While acknowledging the overall positive contribution of the Brereton Report, it would be remiss of us not to consider its weaknesses. Among these is the myopic nature of the Report. In focusing so closely on the alleged war crimes that were committed by SOTG members in Afghanistan, the Report neglected to present a complete account of the international law applicable to the ADF's operations.

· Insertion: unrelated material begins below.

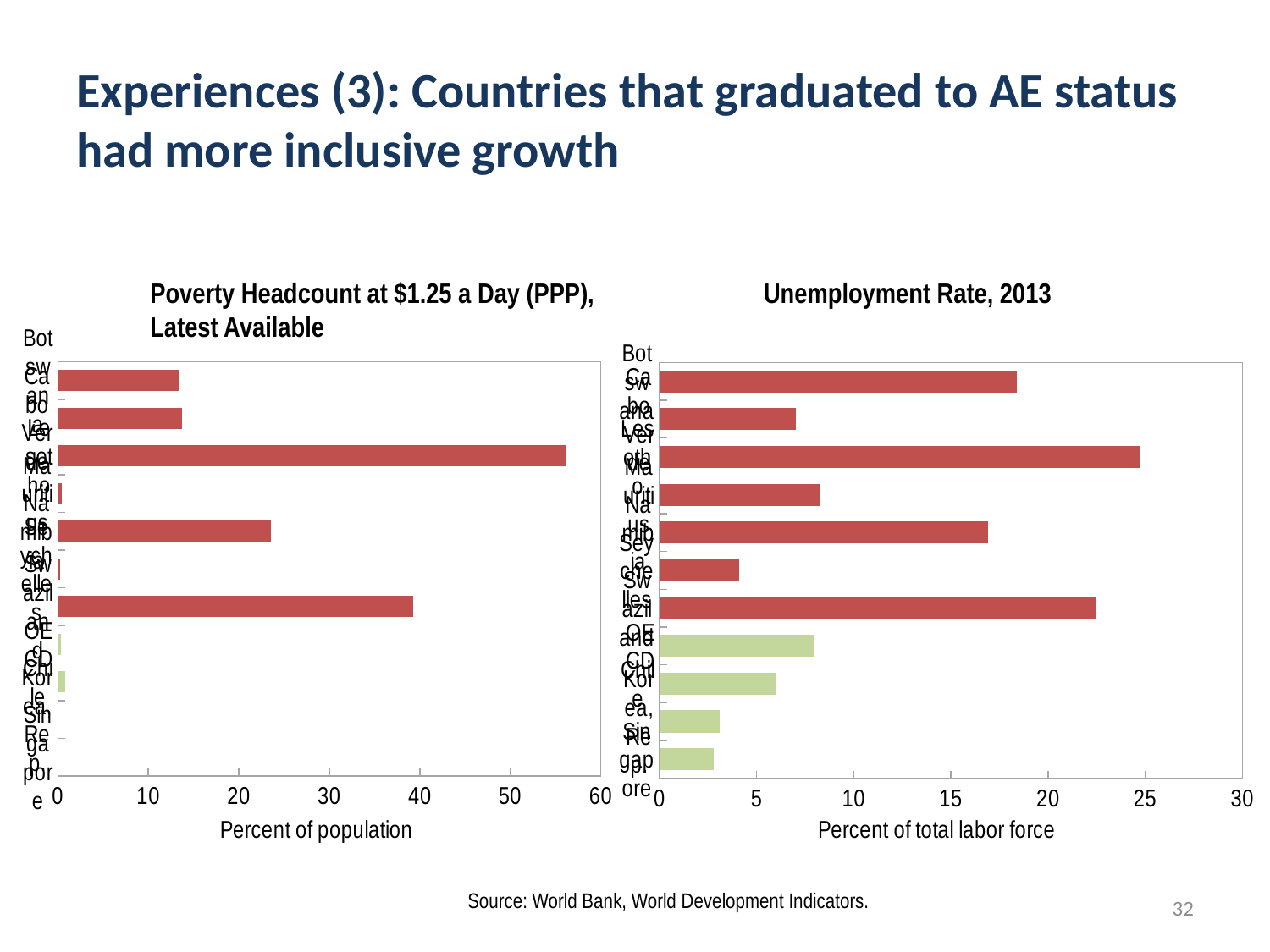
What kind of chart is the Poverty Headcount at $1.25 a Day (PPP) chart on the left? bar chart In the Poverty Headcount chart on the left, is the value of the second bar from the top greater or less than 20? less What kind of chart is the Unemployment Rate, 2013 chart on the right? bar chart In the Unemployment Rate, 2013 chart, is the value of the topmost bar greater or less than 15? greater What is the x-axis title of the Unemployment Rate, 2013 chart? Percent of total labor force In the Unemployment Rate, 2013 chart, is the value of the longest bar greater or less than 20? greater In the Unemployment Rate, 2013 chart, which bar is the longest, counting from the top? the third bar from the top In the Unemployment Rate, 2013 chart, how many bars are plotted? 11 What is the x-axis title of the Poverty Headcount chart on the left? Percent of population In the Unemployment Rate, 2013 chart, which is larger: the topmost bar or the second bar from the top? the topmost bar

In this way, the Report failed to convey the impression that the Inquiry had comprehensively considered Australia's observation of its IHL obligations; this could have obscured IHL violations, or at worst, could be interpreted as an exercise in scapegoating.
In failing to set out Australia's views on the important, and unsettled, issue of the applicability of AP II to foreign States intervening in AP II NIACs, the Brereton Report also missed the opportunity to stand as a prominent example of State practice on the issue. This article has argued that the Protocol has extraterritorial effect for an AP II State Party intervening in a foreign NIAC governed by AP II. This conclusion has been based on the application of the VCLT's rules of treaty interpretation to Article 1(1), which governs the Protocol's material scope of application. Clearly, however, the conclusion would be more compelling if it could be complemented by a study of State practice in relation to this interpretive issue. As such, it is hoped that this article might serve as something of a call to arms for States to put their views on this important subject of operational significance on the public record.